Ora sapevo cosa voleva dire avere il cuore in gola. «Sto
dormendo in piedi».
«Chi dorme in piedi?». Diventai di marmo dopo aver sentito la
voce roca del Boss. Io e Roxi ci scambiammo un altro sguardo, più
impaurito di prima. «Siete ancora qui?»
«Eh sì. Stasera non ho fatto in tempo a finire la torta Acquario»,
confessai. «Sarà pronta per domani», lo rassicurai subito visto che la
vena in mezzo alle sopracciglia ribelli stava pulsando come ogni
volta che era in procinto di fare una sfuriata.
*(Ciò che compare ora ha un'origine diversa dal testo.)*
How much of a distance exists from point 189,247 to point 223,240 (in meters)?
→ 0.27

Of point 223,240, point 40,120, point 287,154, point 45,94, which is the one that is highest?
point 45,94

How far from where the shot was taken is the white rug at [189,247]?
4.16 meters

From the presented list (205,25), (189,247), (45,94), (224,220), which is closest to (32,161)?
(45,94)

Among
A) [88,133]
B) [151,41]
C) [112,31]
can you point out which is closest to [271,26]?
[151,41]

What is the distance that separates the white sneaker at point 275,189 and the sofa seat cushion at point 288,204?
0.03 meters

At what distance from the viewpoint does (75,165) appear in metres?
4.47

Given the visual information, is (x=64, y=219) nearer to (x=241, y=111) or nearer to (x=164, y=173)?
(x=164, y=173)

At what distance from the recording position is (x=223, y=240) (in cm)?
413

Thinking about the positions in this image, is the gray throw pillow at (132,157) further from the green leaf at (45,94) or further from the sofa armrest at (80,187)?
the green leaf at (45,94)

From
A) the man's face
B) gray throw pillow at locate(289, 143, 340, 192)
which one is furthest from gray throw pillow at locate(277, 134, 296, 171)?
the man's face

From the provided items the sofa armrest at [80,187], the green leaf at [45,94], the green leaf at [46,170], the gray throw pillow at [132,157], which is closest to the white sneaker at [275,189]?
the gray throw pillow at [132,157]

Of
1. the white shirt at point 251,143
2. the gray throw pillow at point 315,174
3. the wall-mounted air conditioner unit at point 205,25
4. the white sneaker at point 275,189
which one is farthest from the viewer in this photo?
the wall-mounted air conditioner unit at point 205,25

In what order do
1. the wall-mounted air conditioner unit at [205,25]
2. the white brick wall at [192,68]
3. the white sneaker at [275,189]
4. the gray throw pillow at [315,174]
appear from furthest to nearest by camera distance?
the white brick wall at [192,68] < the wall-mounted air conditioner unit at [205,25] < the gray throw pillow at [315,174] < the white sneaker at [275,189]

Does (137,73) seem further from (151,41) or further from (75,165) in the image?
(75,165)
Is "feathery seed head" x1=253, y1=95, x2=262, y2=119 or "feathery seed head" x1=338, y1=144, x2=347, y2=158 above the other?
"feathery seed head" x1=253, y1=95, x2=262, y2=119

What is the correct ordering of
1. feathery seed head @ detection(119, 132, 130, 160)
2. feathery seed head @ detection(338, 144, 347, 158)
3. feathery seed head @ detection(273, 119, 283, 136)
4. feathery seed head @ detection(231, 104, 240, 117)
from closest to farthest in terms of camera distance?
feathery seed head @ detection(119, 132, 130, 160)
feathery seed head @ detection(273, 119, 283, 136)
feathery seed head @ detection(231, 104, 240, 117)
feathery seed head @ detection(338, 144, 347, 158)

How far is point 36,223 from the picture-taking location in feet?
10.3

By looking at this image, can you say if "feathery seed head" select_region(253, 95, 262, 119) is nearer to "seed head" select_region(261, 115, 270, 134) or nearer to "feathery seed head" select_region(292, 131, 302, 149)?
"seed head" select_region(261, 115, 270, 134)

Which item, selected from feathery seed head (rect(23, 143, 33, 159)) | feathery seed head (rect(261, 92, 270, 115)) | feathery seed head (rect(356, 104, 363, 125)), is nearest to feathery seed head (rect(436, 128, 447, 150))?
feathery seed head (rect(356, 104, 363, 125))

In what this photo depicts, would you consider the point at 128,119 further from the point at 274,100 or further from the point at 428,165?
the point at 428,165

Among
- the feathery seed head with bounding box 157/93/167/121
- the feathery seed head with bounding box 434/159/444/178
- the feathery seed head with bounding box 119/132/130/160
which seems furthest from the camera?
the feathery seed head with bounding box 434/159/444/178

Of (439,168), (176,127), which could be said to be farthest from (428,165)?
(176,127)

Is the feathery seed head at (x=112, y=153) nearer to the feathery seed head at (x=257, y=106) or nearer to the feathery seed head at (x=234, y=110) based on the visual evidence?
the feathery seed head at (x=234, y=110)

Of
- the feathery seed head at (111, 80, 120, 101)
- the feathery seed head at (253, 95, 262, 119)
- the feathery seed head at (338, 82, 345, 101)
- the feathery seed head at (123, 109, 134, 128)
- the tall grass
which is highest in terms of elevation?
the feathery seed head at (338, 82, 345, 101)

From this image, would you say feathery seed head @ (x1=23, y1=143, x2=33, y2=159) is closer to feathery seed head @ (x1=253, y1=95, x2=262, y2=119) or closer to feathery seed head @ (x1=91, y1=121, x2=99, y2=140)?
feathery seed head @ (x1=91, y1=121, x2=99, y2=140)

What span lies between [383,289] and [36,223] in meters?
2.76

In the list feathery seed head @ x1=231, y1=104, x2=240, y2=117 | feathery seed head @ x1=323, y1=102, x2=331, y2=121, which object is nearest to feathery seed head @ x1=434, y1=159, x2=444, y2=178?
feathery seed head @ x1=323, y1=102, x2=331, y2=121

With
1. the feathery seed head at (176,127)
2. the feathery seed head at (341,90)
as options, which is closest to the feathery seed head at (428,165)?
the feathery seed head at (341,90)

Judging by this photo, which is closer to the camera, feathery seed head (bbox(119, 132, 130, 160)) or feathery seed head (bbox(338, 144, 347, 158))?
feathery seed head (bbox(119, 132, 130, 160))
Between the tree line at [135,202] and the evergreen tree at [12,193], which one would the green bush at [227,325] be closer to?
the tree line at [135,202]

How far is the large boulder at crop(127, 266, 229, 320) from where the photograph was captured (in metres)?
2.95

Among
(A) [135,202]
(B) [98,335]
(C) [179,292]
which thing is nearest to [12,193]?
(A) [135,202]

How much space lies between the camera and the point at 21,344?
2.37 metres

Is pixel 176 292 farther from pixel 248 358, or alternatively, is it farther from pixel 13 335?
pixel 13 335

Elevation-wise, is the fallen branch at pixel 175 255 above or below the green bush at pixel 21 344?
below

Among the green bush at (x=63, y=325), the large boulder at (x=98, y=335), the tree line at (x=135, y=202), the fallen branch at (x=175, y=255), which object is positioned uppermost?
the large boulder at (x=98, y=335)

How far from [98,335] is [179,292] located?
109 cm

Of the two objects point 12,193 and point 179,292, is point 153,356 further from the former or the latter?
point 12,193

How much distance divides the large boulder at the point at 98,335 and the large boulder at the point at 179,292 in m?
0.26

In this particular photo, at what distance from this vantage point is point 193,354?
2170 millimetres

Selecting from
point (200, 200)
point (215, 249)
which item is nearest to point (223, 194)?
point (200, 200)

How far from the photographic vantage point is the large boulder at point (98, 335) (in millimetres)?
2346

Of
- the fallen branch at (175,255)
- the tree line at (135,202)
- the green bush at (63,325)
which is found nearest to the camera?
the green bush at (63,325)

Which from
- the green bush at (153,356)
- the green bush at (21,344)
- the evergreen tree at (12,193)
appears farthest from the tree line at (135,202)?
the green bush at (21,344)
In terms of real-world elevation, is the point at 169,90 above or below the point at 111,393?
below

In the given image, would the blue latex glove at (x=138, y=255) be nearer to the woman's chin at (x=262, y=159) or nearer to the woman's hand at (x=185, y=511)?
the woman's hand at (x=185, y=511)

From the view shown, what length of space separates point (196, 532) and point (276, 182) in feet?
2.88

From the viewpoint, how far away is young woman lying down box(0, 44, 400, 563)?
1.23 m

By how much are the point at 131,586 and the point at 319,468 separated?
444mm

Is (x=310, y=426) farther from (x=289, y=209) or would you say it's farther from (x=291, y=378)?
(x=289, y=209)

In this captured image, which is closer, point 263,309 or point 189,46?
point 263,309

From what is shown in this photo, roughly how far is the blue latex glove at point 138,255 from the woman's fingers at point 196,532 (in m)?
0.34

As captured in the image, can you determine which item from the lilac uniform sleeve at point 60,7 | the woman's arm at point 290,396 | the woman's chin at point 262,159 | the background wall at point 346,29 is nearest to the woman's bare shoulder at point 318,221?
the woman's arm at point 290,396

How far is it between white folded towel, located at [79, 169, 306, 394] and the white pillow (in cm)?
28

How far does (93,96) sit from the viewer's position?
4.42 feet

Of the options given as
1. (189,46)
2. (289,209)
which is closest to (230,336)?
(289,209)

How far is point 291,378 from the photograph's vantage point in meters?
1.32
«Sarà meglio», ruggì. «Possibile che voi non riusciate a finire il
vostro lavoro in tempo per la chiusura?». Che tra parentesi era
anche il suo, di lavoro.
«Veramente ci hai dato il progetto alle sei. Fuori orario», gli
ricordai. «Non potevamo fare più in fretta di così», lo contraddissi
ancora. Lui non amava essere contraddetto tanto quanto a me
piaceva la precisione. La professionalità, questa sconosciuta!
«Marnie…», Roxi mi richiamò sottovoce. La vidi scandire testuali
parole con le labbra: «Non fare la matta».